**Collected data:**
★ ★ ★ ★ ★

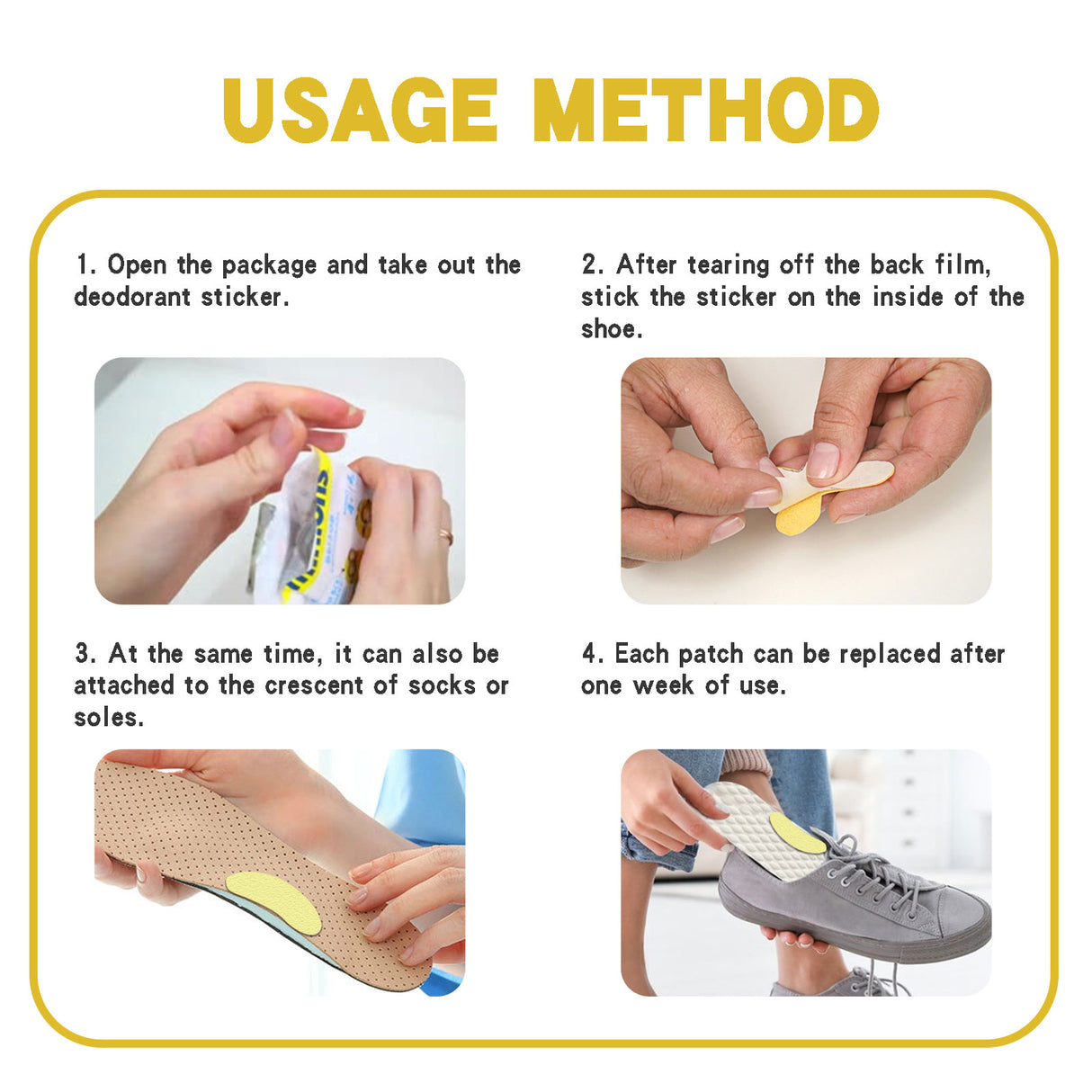 USAGE METHOD

1. Open the package and take out the deodorant sticker.

2. After tearing off the back film, stick the sticker on the inside of the shoe.

3. At the same time, it can also be attached to the crescent of socks or soles.

4. Each patch can be replaced after one week of use.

★ ★ ★ ★ ★

**Task statement:** In the data above, how many lines include the word "sticker"? Answer with the number only.

**Response below:** 2